На тогдашних чтениях кто-нибудь обязательно плакал от восхищения. Если никто не плакал, я считала чтение неудачным. Мой замечательный знакомый Соломон Давидович Цирель-Спринцсон, уже восьмидесятилетний, но необыкновенно пылкий и юный, бывший инженер по горному делу, посаженный чуть ли не на тридцать лет в лагеря, друг Ахматовой и Арбениной, построил у себя дома специальный помост, маленькую сцену, для моих чтений, а перед началом в ванной у него всегда плавала охапка роз.

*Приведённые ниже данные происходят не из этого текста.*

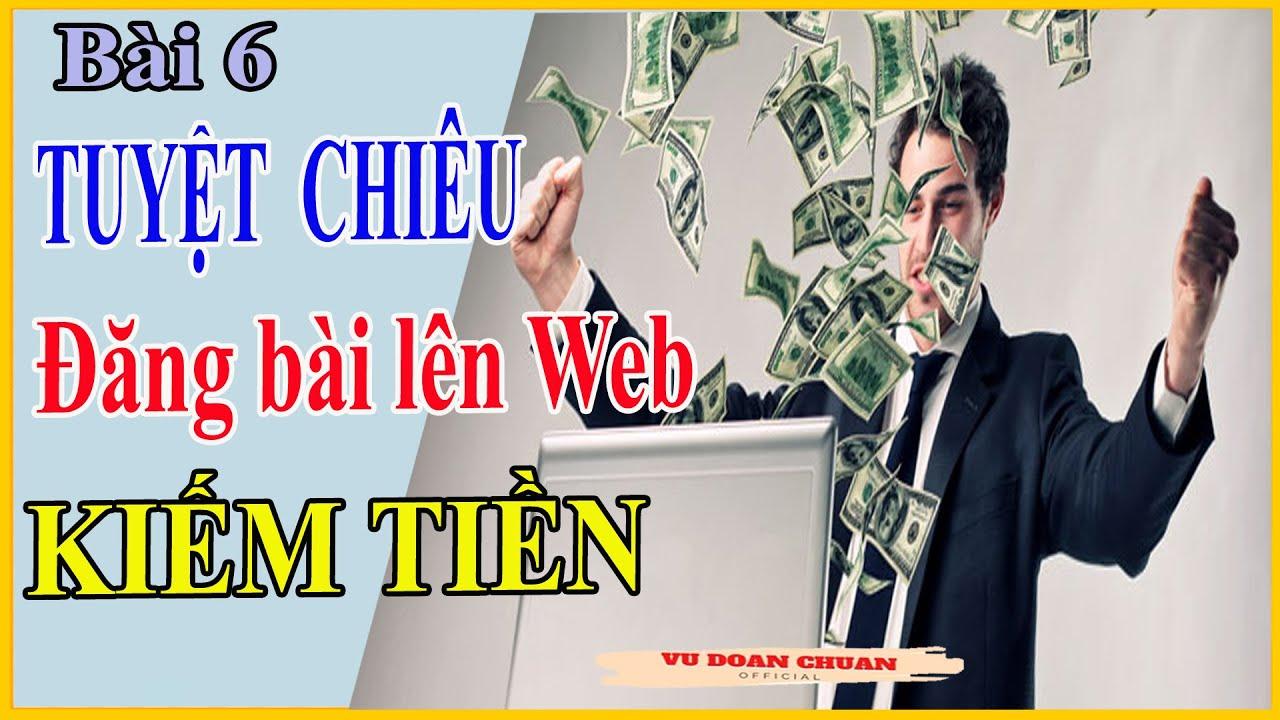 Bài 6: TUYỆT CHIÊU Đăng Bài Lên WEB Kiếm Tiền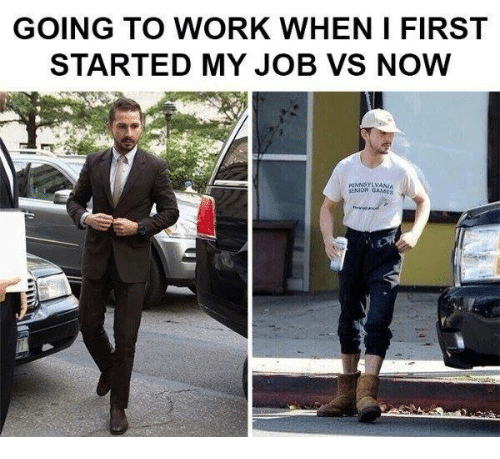 Dank, Work, and Games: GOING TO WORK WHEN I FIRST  STARTED MY JOB VS NOW  INNGYLVANIA  SENOR GAMES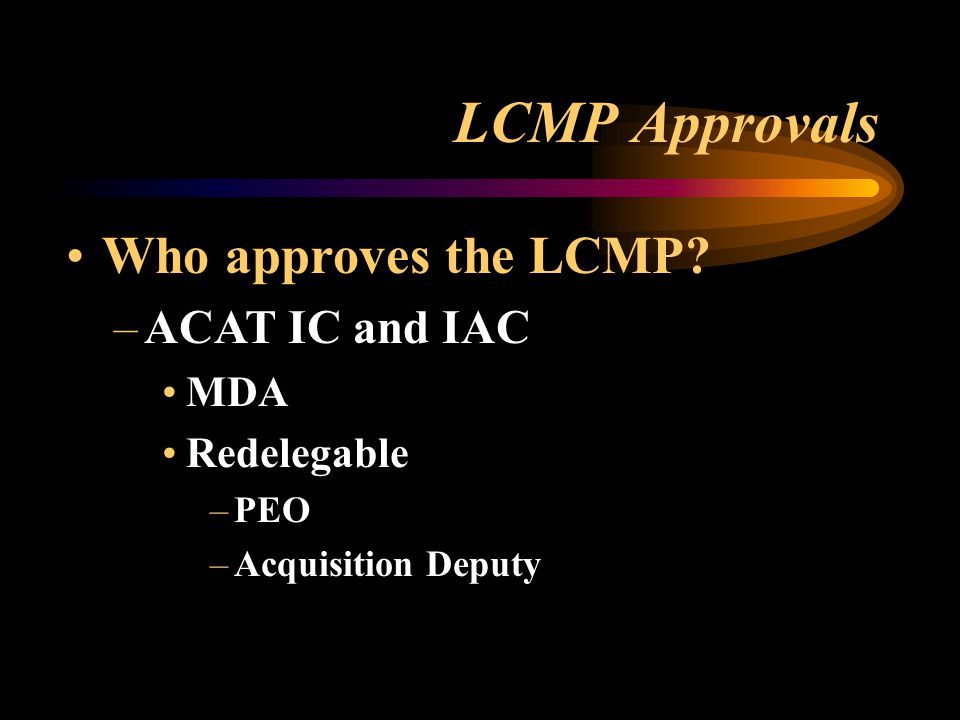 LCMP Approvals Who approves the LCMP ACAT IC and IAC MDA Redelegable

Первое публичное чтение состоялось в глухом 74-м году, благодаря поэтессе Ире Маляровой, которая вела тогда в Доме писателей на Шпалерной “Вечера поэзии и музыки”. Там пели певцы какие-то арии и романсы, читали поэты печатающиеся, приемлемые для режима, но она старалась впихнуть туда кого-нибудь одного “неофициального”. Из-за этого ее вскоре выгнали. Но она успела предложить мне прочитать там ровно десять стихотворений. Я пришла туда, опоздав к началу, я ведь должна была читать последней, и поразилась — перед входом стояла толпа, было не протиснуться. Кто-то спросил: “Танцы, что ли?” А из толпы ответили, что вот, мол, сегодня Леночка читает. Тут я испугалась, первый и последний раз в моей жизни, прямо задрожала вся. Народ стоял и на лестнице, и в зале “висели на люстрах”, а зал был не маленький, человек на пятьсот. Я прочла ровно десять стихотворений, не поддавшись на бурные аплодисменты, за что меня очень хвалила потом Малярова. Во время чтения я взмахнула рукой, и пузырек с водкой (для храбрости), поставленный на трибуну, взлетел вверх и упал к ногам Л. Я. Гинзбург, сидевшей в первом ряду, но я этого во вдохновении даже не заметила. Потом какой-то человек кагэбешного вида встал и сказал громко: “Жаль, что не задушили мы ее вовремя”. Впрочем, было еще не поздно. Я уж не говорю о печатанье, но, когда меня начали публиковать в разных эмигрантских изданиях, стали угрожать тюрьмой, чего мама, испытавшая уже в своей жизни арест родителей, безумно боялась. Но все ограничилось тем, что ее перестали пускать с театром за границу, и когда Товстоногов ходил выяснять почему, ему сказали: “Плохо воспитывает свою дочь”.

После этого никаких публичных чтений не было вплоть до “Клуба-81”, на открытии которого многие думали, что сейчас всех прямо в зале арестуют. Это было в Музее Достоевского, там же было мое первое большое чтение в двух отделениях, первое вообще в истории подобное чтение “подпольного” поэта. Многие говорили, что это было заведение, устроенное с помощью КГБ, зубатовского толка, но мне казалось, что КГБ не выиграет, если, например, я могу выйти и прочесть все, что считаю нужным.